A Weak Showing by Biden in the Battle of the Red Sea

America is courting trouble by failing to act against the predations of the Houthis on the high seas.

Petty Officer 3rd Class Bill Dodge/U.S. Navy via AP
The guided-missile destroyer USS Carney at Souda Bay, Greece. Petty Officer 3rd Class Bill Dodge/U.S. Navy via AP

The Red Sea is where threats to civilian shipping occasionally rear their ugly heads. It is also where positive Mideast changes can be made — especially, as in 1967, when such threats are adequately answered. A new threat, from Iranian-backed Yemeni terrorists, is now growing. If history is any guide, President Biden’s response is insufficient. Unlike 56 years ago, high seas are rougher around the world and positive developments are nowhere to be seen.  

This week the Tehran-backed Houthis launched missiles at three commercial ships in the Red Sea. Additionally, United States Ship Carney intercepted Houthi attack drones. The Arleigh Burke-class destroyer is part of an American naval force sent to the Mideast to deter the widening of war beyond Gaza.
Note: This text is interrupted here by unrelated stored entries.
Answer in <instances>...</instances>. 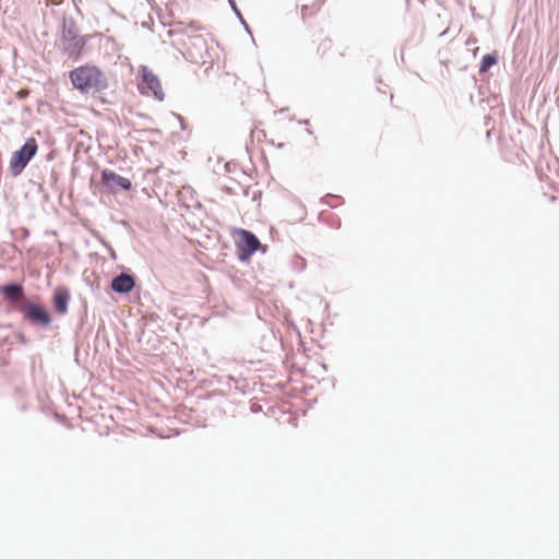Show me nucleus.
I'll return each instance as SVG.
<instances>
[{
    "label": "nucleus",
    "mask_w": 559,
    "mask_h": 559,
    "mask_svg": "<svg viewBox=\"0 0 559 559\" xmlns=\"http://www.w3.org/2000/svg\"><path fill=\"white\" fill-rule=\"evenodd\" d=\"M73 86L81 93H97L108 87V80L104 72L95 66H81L69 73Z\"/></svg>",
    "instance_id": "f257e3e1"
},
{
    "label": "nucleus",
    "mask_w": 559,
    "mask_h": 559,
    "mask_svg": "<svg viewBox=\"0 0 559 559\" xmlns=\"http://www.w3.org/2000/svg\"><path fill=\"white\" fill-rule=\"evenodd\" d=\"M35 154V140L29 139L21 150L14 152L10 159V170L16 176L26 166L31 157Z\"/></svg>",
    "instance_id": "f03ea898"
},
{
    "label": "nucleus",
    "mask_w": 559,
    "mask_h": 559,
    "mask_svg": "<svg viewBox=\"0 0 559 559\" xmlns=\"http://www.w3.org/2000/svg\"><path fill=\"white\" fill-rule=\"evenodd\" d=\"M141 74H142V83L140 84L141 92L143 94L152 92V94L158 100H163L165 98V93L162 88L159 79L151 70H148L145 67L142 68Z\"/></svg>",
    "instance_id": "7ed1b4c3"
},
{
    "label": "nucleus",
    "mask_w": 559,
    "mask_h": 559,
    "mask_svg": "<svg viewBox=\"0 0 559 559\" xmlns=\"http://www.w3.org/2000/svg\"><path fill=\"white\" fill-rule=\"evenodd\" d=\"M238 235L237 248L239 258L246 260L260 248L261 243L259 239L248 230L241 229L238 231Z\"/></svg>",
    "instance_id": "20e7f679"
},
{
    "label": "nucleus",
    "mask_w": 559,
    "mask_h": 559,
    "mask_svg": "<svg viewBox=\"0 0 559 559\" xmlns=\"http://www.w3.org/2000/svg\"><path fill=\"white\" fill-rule=\"evenodd\" d=\"M102 182L112 192H115L118 188L123 190H130L132 187L131 181L129 179L109 169H104L102 171Z\"/></svg>",
    "instance_id": "39448f33"
},
{
    "label": "nucleus",
    "mask_w": 559,
    "mask_h": 559,
    "mask_svg": "<svg viewBox=\"0 0 559 559\" xmlns=\"http://www.w3.org/2000/svg\"><path fill=\"white\" fill-rule=\"evenodd\" d=\"M135 286L134 277L130 274L121 273L111 281V289L119 294H128Z\"/></svg>",
    "instance_id": "423d86ee"
},
{
    "label": "nucleus",
    "mask_w": 559,
    "mask_h": 559,
    "mask_svg": "<svg viewBox=\"0 0 559 559\" xmlns=\"http://www.w3.org/2000/svg\"><path fill=\"white\" fill-rule=\"evenodd\" d=\"M69 299H70V294L67 288L58 287L55 290L52 304L58 313L64 314L68 311Z\"/></svg>",
    "instance_id": "0eeeda50"
},
{
    "label": "nucleus",
    "mask_w": 559,
    "mask_h": 559,
    "mask_svg": "<svg viewBox=\"0 0 559 559\" xmlns=\"http://www.w3.org/2000/svg\"><path fill=\"white\" fill-rule=\"evenodd\" d=\"M0 292L11 302H17L23 298L22 287L16 284L1 286Z\"/></svg>",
The Houthis, however, seem undeterred, determined to hit what they believe to be Israeli targets. Other Iranian proxies are eager for battle.  

An Israeli shipping tycoon once owned a stake in one of the struck vessels, a Bahamas-flagged, British-owned cargo ship, Unity Explorer. Other targeted ships had loose ties to Israeli businessmen. All have multinational owners and crews. No Israeli nationals were aboard. The threat is global, and America, long a guarantor of freedom of navigation, is not seriously responding to peril in the corridor for more than ten percent of world commerce. 

The attacks are “unacceptable and have to stop,” the National Security Adviser, Jacob Sullivan, said Monday. The Houthis, he says, “are the ones with their finger on the trigger. But that gun — the weapons here are being supplied by Iran. And Iran, we believe, is the ultimate party responsible for this.” All true, so . . .? Engage in “intensive consultations with partners and allies to determine the appropriate next steps,” twitters Mr. Sullivan. That’ll show ’em.

History teaches that gathering a multinational naval posse may fall short. On May 23, 1967, the Egyptian president, Gamal Abdel Nasser, declared the Tiran straits closed to Israeli shipping. The straits, connecting the Gulf of Eilat to the Red Sea, is the Jewish State’s only ocean route to Asia and Africa. The Israeli premier, Levi Eshkol, considered Nasser’s threat a declaration of war, and President Johnson agreed.

America “considers the Gulf to be an international waterway and feels that a blockade of Israeli shipping is illegal and potentially disastrous to the cause of peace,” Johnson said, adding that freedom of navigation is “a vital interest of the entire international community.” A decade earlier President Eisenhower warned Nasser that Tiran’s closure would be “dealt with firmly by the society of nations.” Society? Community? Israel was left to go it alone. 

In the morning of June 6 Israel launched the Six-Day War, which would be studied in military academies for decades hence. Israel  acquired the Sinai peninsula in the south, the Golan Heights in the north, and its nation’s cradle of Judea and Samaria to the east. It united the Jewish capital, Jerusalem. Nasser was gone, and Egypt was only able to reacquire the Sinai a decade later through a peace treaty with Israel.

Now Israel is engaged in a war that Iranian proxies — Hamas in Gaza and Hezbollah in Lebanon — launched. It has its hands full. The Houthis are eager to get in on the act, trying to hit Eilat with missiles and drones. Some 1,200 miles away, at the Houthi-captured Yemeni capital, Sana’a, a missile factory was demolished this week in what is widely believed to be an Israeli bombing. Yet Israeli ships must avoid the Red Sea at a financial loss. 

Israel’s response to the Red Sea crisis of 1967 instructs that this is no time for coalition-building or a notional international community wagging fingers. Failing to stop Houthi aggression will encourage Iran’s other proxies to escalate attacks against the global order. Acting against a ragtag Yemeni army would remind others, including Red China, that when war is declared on the high seas, America is there on the side of freedom of the seas.